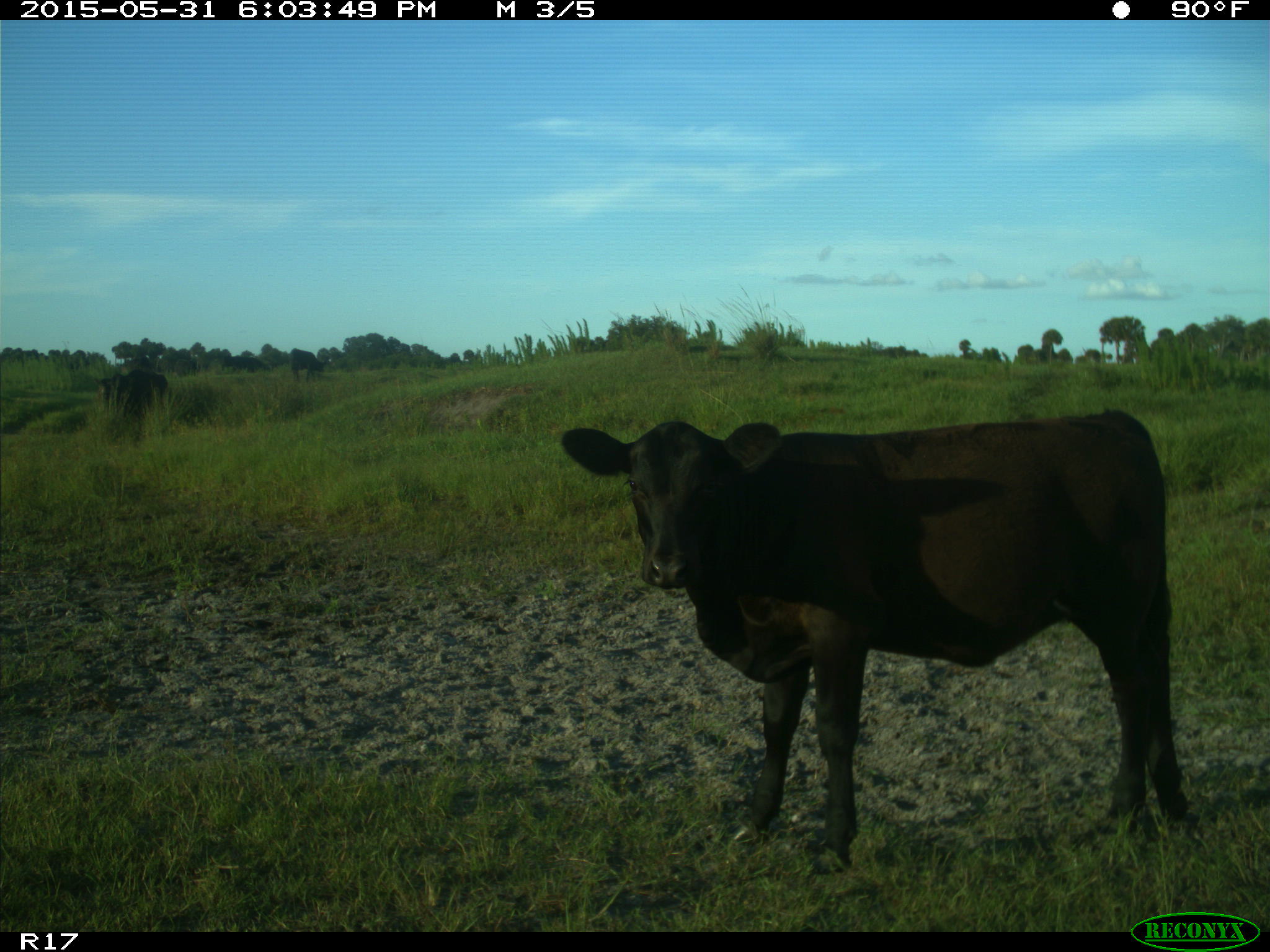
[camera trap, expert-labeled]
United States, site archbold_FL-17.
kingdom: Animalia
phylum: Chordata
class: Mammalia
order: Artiodactyla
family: Bovidae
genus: Bos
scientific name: Bos taurus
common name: domestic cow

PROBLEM DESCRIPTION:
Give back, word for word, only the lines from the one containing "order: Artiodactyla" through the closing line of the entries.

SOLUTION TO THIS EXERCISE:
order: Artiodactyla
family: Bovidae
genus: Bos
scientific name: Bos taurus
common name: domestic cow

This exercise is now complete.